[START Records]
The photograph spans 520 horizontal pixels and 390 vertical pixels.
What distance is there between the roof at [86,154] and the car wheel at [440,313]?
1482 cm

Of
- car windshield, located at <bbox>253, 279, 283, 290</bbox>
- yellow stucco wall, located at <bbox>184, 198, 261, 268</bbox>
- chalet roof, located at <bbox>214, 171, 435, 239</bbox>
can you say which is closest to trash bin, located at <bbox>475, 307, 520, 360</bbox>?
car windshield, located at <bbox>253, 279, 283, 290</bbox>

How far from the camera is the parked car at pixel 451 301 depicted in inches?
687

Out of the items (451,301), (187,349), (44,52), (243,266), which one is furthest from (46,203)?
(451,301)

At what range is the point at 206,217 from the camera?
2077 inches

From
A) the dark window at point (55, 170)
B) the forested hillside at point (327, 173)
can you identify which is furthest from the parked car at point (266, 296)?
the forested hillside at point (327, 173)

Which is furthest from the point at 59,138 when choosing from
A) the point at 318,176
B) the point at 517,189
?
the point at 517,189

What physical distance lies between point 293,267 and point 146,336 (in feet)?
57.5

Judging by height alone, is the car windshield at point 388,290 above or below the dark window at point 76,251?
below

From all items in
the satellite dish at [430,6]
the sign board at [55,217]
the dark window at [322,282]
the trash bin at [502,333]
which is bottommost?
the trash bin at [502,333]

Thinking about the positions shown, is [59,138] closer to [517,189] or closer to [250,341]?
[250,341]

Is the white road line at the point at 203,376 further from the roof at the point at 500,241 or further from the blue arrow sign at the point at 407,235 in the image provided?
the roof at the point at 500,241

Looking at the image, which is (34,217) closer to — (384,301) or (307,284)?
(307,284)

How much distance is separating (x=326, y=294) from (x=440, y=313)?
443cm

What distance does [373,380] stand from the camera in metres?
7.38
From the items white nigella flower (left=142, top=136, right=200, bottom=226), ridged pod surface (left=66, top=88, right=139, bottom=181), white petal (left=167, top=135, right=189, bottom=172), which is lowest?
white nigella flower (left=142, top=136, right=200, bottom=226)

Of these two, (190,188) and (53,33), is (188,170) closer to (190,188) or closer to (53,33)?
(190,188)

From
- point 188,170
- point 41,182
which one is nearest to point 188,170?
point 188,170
[END Records]
:: Problem to work on ::
Rewrite all of the records above, replacing "dark window" with "shaded window" wherever it occurs and leaving everything else unchanged.

:: Final result ::
The photograph spans 520 horizontal pixels and 390 vertical pixels.
What distance is there between the roof at [86,154] and the car wheel at [440,313]?
1482 cm

Of
- car windshield, located at <bbox>253, 279, 283, 290</bbox>
- yellow stucco wall, located at <bbox>184, 198, 261, 268</bbox>
- chalet roof, located at <bbox>214, 171, 435, 239</bbox>
can you say which is closest to trash bin, located at <bbox>475, 307, 520, 360</bbox>?
car windshield, located at <bbox>253, 279, 283, 290</bbox>

How far from the camera is the parked car at pixel 451 301 depicted in inches?
687

Out of the items (451,301), (187,349), (44,52), (243,266), which one is furthest from (46,203)?
(451,301)

At what range is the point at 206,217 from the camera?
2077 inches

From
A) the shaded window at point (55, 170)
B) the forested hillside at point (327, 173)
can you identify which is furthest from the parked car at point (266, 296)?
the forested hillside at point (327, 173)

Which is furthest from the point at 59,138 when choosing from
A) the point at 318,176
B) the point at 517,189
?
the point at 517,189

What physical distance lies between point 293,267 and point 146,336 (in feet)?
57.5

Judging by height alone, is the car windshield at point 388,290 above or below the shaded window at point 76,251?
below

From all items in
the satellite dish at [430,6]
the sign board at [55,217]
the shaded window at [322,282]
the trash bin at [502,333]
which is bottommost?
the trash bin at [502,333]

Thinking about the positions shown, is [59,138] closer to [517,189] or closer to [250,341]?
[250,341]

Is the white road line at the point at 203,376 further from the roof at the point at 500,241 or further from the blue arrow sign at the point at 407,235 in the image provided?
the roof at the point at 500,241

Looking at the image, which is (34,217) closer to — (384,301) or (307,284)?
(307,284)

How much distance is separating (x=326, y=294) from (x=440, y=313)?
443cm

What distance does [373,380] stand from the camera in metres?
7.38
From the items white nigella flower (left=142, top=136, right=200, bottom=226), ridged pod surface (left=66, top=88, right=139, bottom=181), white petal (left=167, top=135, right=189, bottom=172), which is lowest?
white nigella flower (left=142, top=136, right=200, bottom=226)

Of these two, (190,188) and (53,33), is (188,170) closer to (190,188) or closer to (53,33)?
(190,188)

From
- point 188,170
- point 41,182
which one is nearest to point 188,170?
point 188,170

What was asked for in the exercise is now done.